Here are some modifying algorithms:

#include <algorithm>
#include <vector>
#include <random>
 
std::vector<int> v{ 10, 20, 35, 45, 55 };
 
auto isEven = [](int x) { return (x % 2) == 0; };
auto print = [&]() {
    for (int x : v)
    {
        DebugLog(x);
    }
};
 
// Remove matching elements by shifting toward the front
// Returns an iterator just after the new end
auto end{ std::remove_if(v.begin(), v.end(), isEven) };
DebugLog(*end); // 45
print(); // 35, 45, 55
 
// Replace matching elements with a new value
std::replace_if(v.begin(), v.end(), [](int x) { return x < 50; }, 50);
print(); // 50, 50, 55, 50, 55
 
// Rotate left by two elements
std::rotate(v.begin(), v.begin() + 2, v.end());
print(); // 55, 50, 55, 50, 50
 
// Randomly shuffle elements
// Note: random_shuffle() isn't thread-safe and is deprecated since C++17
std::random_device rd{};
std::mt19937 gen{ rd() };
std::shuffle(v.begin(), v.end(), gen);
print(); // Some permutation of 55, 50, 55, 50, 50
 
// Assign a value to every element
std::fill(v.begin(), v.end(), 10);
print(); // 10, 10, 10, 10, 10

There are also algorithms related to sorting sequences:

#include <algorithm>
#include <vector>
 
std::vector<int> v{ 35, 45, 10, 20, 55 };
 
auto isEven = [](int x) { return (x % 2) == 0; };
auto print = [](auto& c) {
    for (int x : c)

_Dataset excerpts_:
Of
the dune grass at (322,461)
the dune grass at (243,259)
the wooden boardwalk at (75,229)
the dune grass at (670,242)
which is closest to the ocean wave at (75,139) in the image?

_Aim_: According to the text on C++ algorithms, since which C++ standard has random_shuffle() been deprecated?

_Reply to the exercise_: C++17